The dream of the defiant hero, standing alone to face down life's adversities dies hard. The great irony is that many men think they are emulating the Lone Ranger even as they sit home watching him; sifting endlessly through cable channels, beer in one hand, remote in the other. Evidently, in an interdependent world, the sole qualification for claiming self-reliance is not "solving the problem," but never asking for help.

Not surprisingly, male identity is still closely linked to the job. Unlike Depression-era people, we no longer ask "Are you working;" rather we want to know "What do you do?" Your job title or occupation immediately stratifies you in the social bedrock. And when that identity is lost, there is an urgency to replace it with something of stature. When nothing is available, says Dokoupil, "men humiliated by their loss of work often compensate by reasserting their worst hyper-masculine impulses, doubling down on old alpha-male stereotypes." In past recessions, that has meant finding refuge in sports and popular culture, hitting the bottle or the gym, and vilifying women as the cause of the problem. Not much has changed.

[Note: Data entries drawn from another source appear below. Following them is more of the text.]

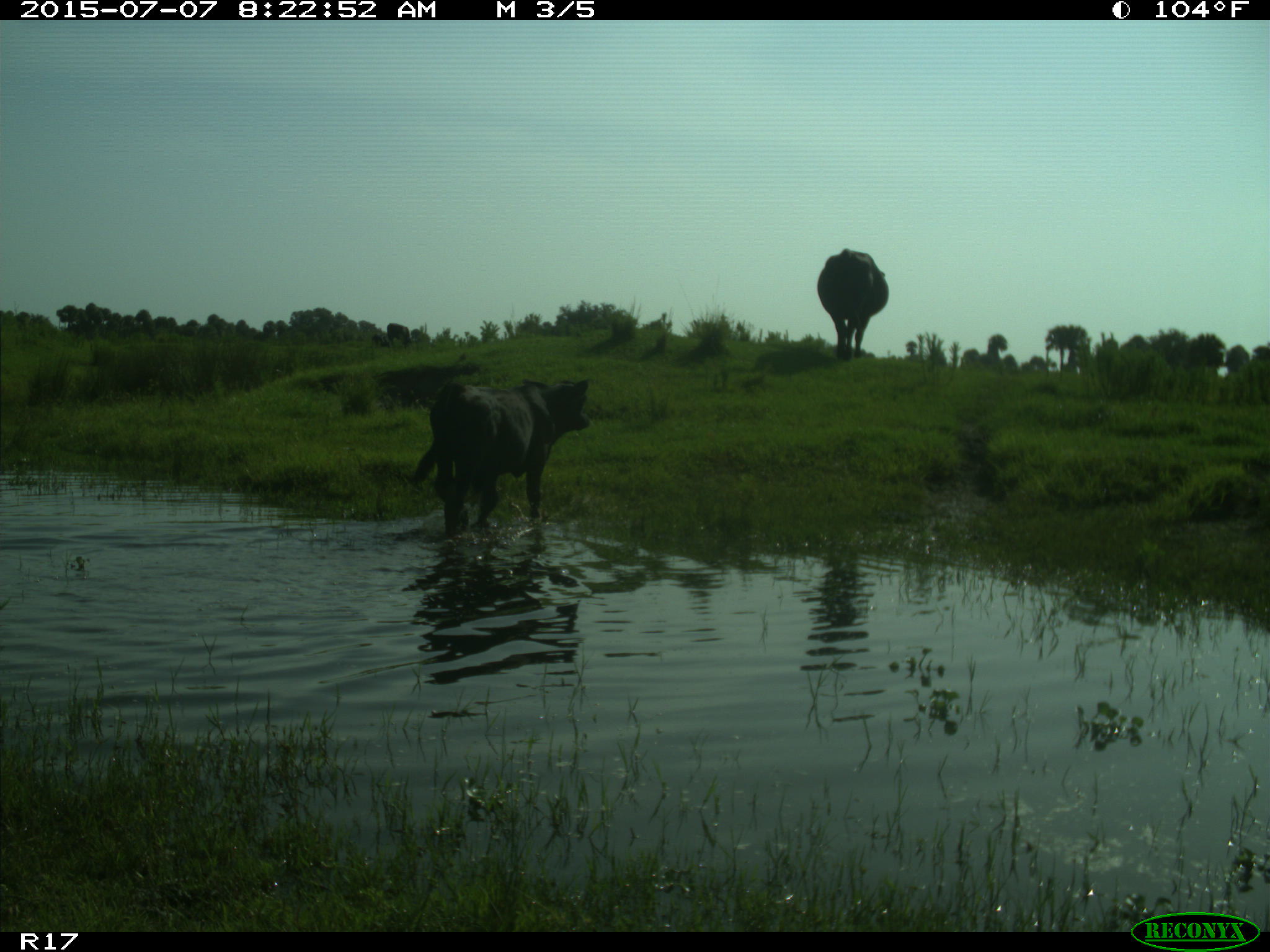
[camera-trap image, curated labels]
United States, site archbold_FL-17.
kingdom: Animalia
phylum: Chordata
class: Mammalia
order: Artiodactyla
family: Bovidae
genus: Bos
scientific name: Bos taurus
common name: domestic cow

Times are tough, but isolating will only make them tougher. If you can't take care of your finances, you have to take care of yourself. IT is insular by nature. Coding can be a solitary pursuit, and developing a relationship with a computer is less demanding and more predictable than the messiness that comes with people. To get through the rough patches, IT professionals may have to make a conscious effort to reach out.

Isolation can indeed be a great temptation for some, ie me, but must be resisted. After all, if you're a member of the City of God, you can't spend your time out in a cave somewhere. Monks living in caves of course have an exception due to the fact that they spend their time praying and are thus in constant contact with the City. Sort of a spiritual telecommuting, in a way.